您需要 175GB 可用磁盘空间来下载和解压此数据集。建议使用 SSD 硬盘以获得更快的速度。准备数据集所需的时间取决于您的互联网连接和磁盘速度。例如，在具有 EBS 的 AWS EC2 实例上大约需要 2 小时。

我们在 gluoncv.data 中提供了自监督深度估计数据集。

例如，我们可以轻松获取 KITTI RAW Stereo 数据集

import os
from gluoncv.data.kitti import readlines, dict_batchify_fn

train_filenames = os.path.join(
    os.path.expanduser("~"), '.mxnet/datasets/kitti/splits/eigen_full/train_files.txt')
train_filenames = readlines(train_filenames)
train_dataset = gluoncv.data.KITTIRAWDataset(
    filenames=train_filenames, height=192, width=640,
    frame_idxs=[0, -1, 1, "s"], num_scales=4, is_train=True, img_ext='.png')
print('Training images:', len(train_dataset))
# set batch_size = 12 for toy example
batch_size = 12
train_loader = gluon.data.DataLoader(
    train_dataset, batch_size=batch_size, shuffle=True, batchify_fn=dict_batchify_fn,
    num_workers=12, pin_memory=True, last_batch='discard')

这里，frame_idxs 参数用于决定输入帧。它是一个列表，第一个元素必须是 0，表示源帧。其他元素表示目标帧。数值表示图像序列中的相对帧 ID。“s” 表示立体对中源图像的另一侧。

数据增强

我们遵循标准的数据增强流程来转换输入图像。这里，我们只对输入图像使用 50% 概率的 RandomFlip。

随机选择一个示例进行可视化

import random
from datetime import datetime
random.seed(datetime.now())
idx = random.randint(0, len(train_dataset))

data = train_dataset[idx]
input_img = data[("color", 0, 0)]
input_stereo_img = data[("color", 's', 0)]
input_gt = data['depth_gt']

input_img = np.transpose((input_img.asnumpy() * 255).astype(np.uint8), (1, 2, 0))

-- 问题描述 --
在这篇深度估计数据集说明中，找出从含有“例如，我们可以轻松获取 KITTI RAW”的文字开始、到“train_filenames = readlines(train_filenames)”结束的部分，把其中的“eigen_full”换成“eigen_zhou”后重新写出。

[已保存条目]
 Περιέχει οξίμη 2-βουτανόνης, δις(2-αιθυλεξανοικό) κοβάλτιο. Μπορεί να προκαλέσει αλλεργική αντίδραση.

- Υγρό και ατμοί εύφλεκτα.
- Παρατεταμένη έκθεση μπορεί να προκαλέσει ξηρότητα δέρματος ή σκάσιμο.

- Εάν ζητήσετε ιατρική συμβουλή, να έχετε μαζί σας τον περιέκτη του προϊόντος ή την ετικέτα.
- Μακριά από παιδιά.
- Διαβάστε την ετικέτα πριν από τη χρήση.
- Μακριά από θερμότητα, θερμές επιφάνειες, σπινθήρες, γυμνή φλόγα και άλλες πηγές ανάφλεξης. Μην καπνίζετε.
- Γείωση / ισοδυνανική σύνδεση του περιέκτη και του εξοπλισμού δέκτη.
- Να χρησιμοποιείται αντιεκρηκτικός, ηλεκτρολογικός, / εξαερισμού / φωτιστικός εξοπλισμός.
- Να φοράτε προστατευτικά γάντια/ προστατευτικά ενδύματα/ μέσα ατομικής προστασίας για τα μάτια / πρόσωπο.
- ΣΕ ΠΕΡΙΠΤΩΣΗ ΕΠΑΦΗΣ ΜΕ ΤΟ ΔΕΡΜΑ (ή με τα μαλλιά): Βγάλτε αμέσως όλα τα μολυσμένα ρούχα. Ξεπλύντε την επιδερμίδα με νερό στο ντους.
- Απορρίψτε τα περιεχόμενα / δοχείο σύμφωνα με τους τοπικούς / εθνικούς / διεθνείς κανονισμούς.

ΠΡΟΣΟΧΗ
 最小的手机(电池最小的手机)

-- 完成结果 --
例如，我们可以轻松获取 KITTI RAW Stereo 数据集

import os
from gluoncv.data.kitti import readlines, dict_batchify_fn

train_filenames = os.path.join(
    os.path.expanduser("~"), '.mxnet/datasets/kitti/splits/eigen_zhou/train_files.txt')
train_filenames = readlines(train_filenames)